Published : Aug 28, 2024, 12:44 PM IST

The Supreme Court on Wednesday held that even in money laundering cases, bail is a rule and jail is an exception, and granted relief to Jharkhand Chief Minister Hemant Soren's aide in an illegal mining-related case registered by the Enforcement Directorate.

Supreme Court
Supreme Court (Getty Images)

New Delhi: The Supreme Court on Wednesday said that the principle 'bail is a rule, and jail an exception' will apply in cases registered under the stringent Prevention of Money Laundering Act (PMLA) and made it clear that any incriminating statement made by an accused in custody in a PMLA case before an investigating officer will not be admissible in court.

The apex court said it will be extremely unsafe to render such statements admissible against the maker, as such a course of action would be contrary to all canons of fair play and justice. A bench comprising Justices B R Gavai and K V Viswanathan held that a statement given by an accused under custody cannot be treated as admissible under Section 50 of PMLA.

Statement under custody is inadmissible

Justice Viswanath, who authored the judgment on behalf of the bench, said: "We have no hesitation in holding that when an accused is in custody under PMLA irrespective of the case for which he is under custody, any statement under Section 50 PMLA to the same investigating agency is inadmissible against the maker.".

Justice Viswanathan said that the reason being that the person in custody pursuant to the proceeding investigated by the same investigating agency is not a person who can be considered as one operating with a free mind.

"It will be extremely unsafe to render such statements admissible against the maker, as such a course of action would be contrary to all canons of fair play and justice," he said.

The bench stressed that a person in judicial custody being not a free person cannot be summoned and any statement to be recorded will be after obtaining the permission of the court which has remanded him to the judicial custody in the other case.

Bail is rule and jail is exception even in PMLA cases

The bench, citing the bail order in Manish Sisodia’s case, said it will be amply clear that even under PMLA the governing principle is that "bail is the rule and jail is the exception".

In the 44-judgment, Justice Viswanath stressed that liberty of the individual is always a rule and deprivation is the exception and deprivation can only be by the procedure established by law, which has to be a valid and reasonable procedure.

"Section 45 of PMLA by imposing twin conditions does not re-write this principle to mean that deprivation is the norm and liberty is the exception. As set out earlier, all that is required is that in cases where bail is subject to the satisfaction of twin conditions, those conditions must be satisfied", he said.

The bench pointed out that in cases where the accused has already been in custody for a considerable number of months and there being no likelihood of conclusion of trial within a short span, the rigours of Section 45 of PMLA can be suitably relaxed to afford conditional liberty. According to the twin conditions for bail under the PMLA, the prosecutor should be given adequate opportunity to oppose the bail and secondly, the accused has to prove prima facie that he is not guilty.

▸ **Dataset content**:
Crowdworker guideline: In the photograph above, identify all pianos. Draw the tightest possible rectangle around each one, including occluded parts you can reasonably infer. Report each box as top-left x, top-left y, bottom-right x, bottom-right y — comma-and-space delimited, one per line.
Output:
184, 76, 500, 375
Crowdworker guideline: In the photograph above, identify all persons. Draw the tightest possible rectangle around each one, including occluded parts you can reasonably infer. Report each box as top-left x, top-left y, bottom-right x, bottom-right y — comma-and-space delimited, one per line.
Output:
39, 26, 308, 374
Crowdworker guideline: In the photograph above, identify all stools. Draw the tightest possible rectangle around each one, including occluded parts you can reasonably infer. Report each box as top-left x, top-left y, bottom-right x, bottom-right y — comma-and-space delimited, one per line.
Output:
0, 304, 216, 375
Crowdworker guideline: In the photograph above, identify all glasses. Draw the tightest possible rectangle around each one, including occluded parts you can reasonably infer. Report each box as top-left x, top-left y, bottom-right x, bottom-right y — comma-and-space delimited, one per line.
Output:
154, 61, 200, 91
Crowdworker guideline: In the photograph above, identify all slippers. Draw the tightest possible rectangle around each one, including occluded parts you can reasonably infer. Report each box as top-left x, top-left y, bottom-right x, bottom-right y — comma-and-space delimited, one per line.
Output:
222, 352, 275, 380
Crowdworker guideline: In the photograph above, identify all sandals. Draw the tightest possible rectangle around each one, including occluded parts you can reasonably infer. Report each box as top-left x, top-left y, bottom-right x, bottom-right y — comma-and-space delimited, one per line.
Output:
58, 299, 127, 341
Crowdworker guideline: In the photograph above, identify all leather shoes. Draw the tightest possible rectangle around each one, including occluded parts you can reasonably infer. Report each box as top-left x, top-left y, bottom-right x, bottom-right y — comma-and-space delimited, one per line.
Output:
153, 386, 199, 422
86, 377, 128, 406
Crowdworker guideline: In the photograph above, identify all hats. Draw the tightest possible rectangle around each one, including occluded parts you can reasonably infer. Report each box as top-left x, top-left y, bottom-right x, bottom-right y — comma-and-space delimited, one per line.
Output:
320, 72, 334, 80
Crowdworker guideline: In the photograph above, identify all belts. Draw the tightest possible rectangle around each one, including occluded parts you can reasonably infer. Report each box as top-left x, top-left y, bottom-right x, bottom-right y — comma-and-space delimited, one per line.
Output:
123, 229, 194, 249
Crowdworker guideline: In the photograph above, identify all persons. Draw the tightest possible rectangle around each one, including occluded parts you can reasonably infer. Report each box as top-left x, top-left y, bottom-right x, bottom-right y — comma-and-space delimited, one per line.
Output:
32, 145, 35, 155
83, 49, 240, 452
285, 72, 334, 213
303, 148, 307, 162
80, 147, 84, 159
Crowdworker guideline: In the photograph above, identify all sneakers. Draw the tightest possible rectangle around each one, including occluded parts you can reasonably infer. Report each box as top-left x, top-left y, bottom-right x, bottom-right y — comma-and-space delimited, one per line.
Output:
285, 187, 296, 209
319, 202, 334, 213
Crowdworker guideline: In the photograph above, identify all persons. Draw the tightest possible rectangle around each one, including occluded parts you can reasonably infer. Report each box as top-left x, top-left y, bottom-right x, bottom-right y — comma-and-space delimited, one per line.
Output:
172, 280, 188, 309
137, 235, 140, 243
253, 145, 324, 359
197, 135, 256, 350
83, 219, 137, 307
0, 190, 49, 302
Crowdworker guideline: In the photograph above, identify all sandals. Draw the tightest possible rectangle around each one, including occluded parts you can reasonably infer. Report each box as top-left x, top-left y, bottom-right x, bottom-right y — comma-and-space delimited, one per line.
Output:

▸ **Requirements**:
a. According to the Supreme Court article, which two justices made up the bench?
b. Please copy out, unchanged, the lines in the entries that begin at the line containing "identify all leather" and stop after the line containing "80, 147, 84, 159".

▸ **Written responses**:
a. Justices B R Gavai and K V Viswanathan.

b.
Crowdworker guideline: In the photograph above, identify all leather shoes. Draw the tightest possible rectangle around each one, including occluded parts you can reasonably infer. Report each box as top-left x, top-left y, bottom-right x, bottom-right y — comma-and-space delimited, one per line.
Output:
153, 386, 199, 422
86, 377, 128, 406
Crowdworker guideline: In the photograph above, identify all hats. Draw the tightest possible rectangle around each one, including occluded parts you can reasonably infer. Report each box as top-left x, top-left y, bottom-right x, bottom-right y — comma-and-space delimited, one per line.
Output:
320, 72, 334, 80
Crowdworker guideline: In the photograph above, identify all belts. Draw the tightest possible rectangle around each one, including occluded parts you can reasonably infer. Report each box as top-left x, top-left y, bottom-right x, bottom-right y — comma-and-space delimited, one per line.
Output:
123, 229, 194, 249
Crowdworker guideline: In the photograph above, identify all persons. Draw the tightest possible rectangle around each one, including occluded parts you can reasonably infer. Report each box as top-left x, top-left y, bottom-right x, bottom-right y — comma-and-space delimited, one per line.
Output:
32, 145, 35, 155
83, 49, 240, 452
285, 72, 334, 213
303, 148, 307, 162
80, 147, 84, 159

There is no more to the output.